10. | Approval of the external auditors’ fees for the fiscal year ending 31st December 2024. |
The Meeting resolved to (i) approve the external auditors’ fees for audit, audit-related, tax compliance and advisory services, and other permitted non-audit services to be rendered during the fiscal year ending 31st December 2024, broken-down by billing currency (Argentine Pesos, Brazilian Reais, Canadian Dollars, Colombian Pesos, Euro, Mexican Pesos and U.S. Dollars) up to a maximum amount for each currency equal to ARS 821,760,459 (subject to adjustment based on the salary increases granted by the Company to its professional personnel in Argentina), BRL 529,398, CAD 102,769, COP 389,845,029, EUR 1,766,970, MXN4,324,429, and US$ 672,695, and (ii) authorize the Audit Committee to approve any increase or reallocation of the external auditors’ fees as may be necessary, appropriate or desirable under the circumstances.

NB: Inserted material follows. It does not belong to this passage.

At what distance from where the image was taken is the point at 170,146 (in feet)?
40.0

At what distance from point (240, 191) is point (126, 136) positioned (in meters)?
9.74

11. | Authorization to the Board of Directors to cause the distribution of all shareholder communications, including its shareholder meeting and proxy materials and annual reports to shareholders, by such electronic means as is permitted by any applicable laws or regulations. |
The Meeting resolved to authorize the Board of Directors to cause the distribution of all shareholder communications, including its shareholder meeting and proxy materials and annual reports to shareholders (either in the form of a separate annual report containing financial statements of the Company and its consolidated subsidiaries or in the form of an annual report on Form 20-F or similar document, as filed with the securities authorities or stock markets) by such electronic means as are permitted or required by any applicable laws or regulations (including any interpretations thereof), including, without limitation, by posting such communication on the Company’s website, or by sending electronic communications (e-mails) with attachment(s) in a widely used format or with a hyperlink to the applicable filing by the Company on the website of the above referred authorities or stock markets, or by any other existing or future electronic means of communication as is or may be permitted by any applicable laws or regulations.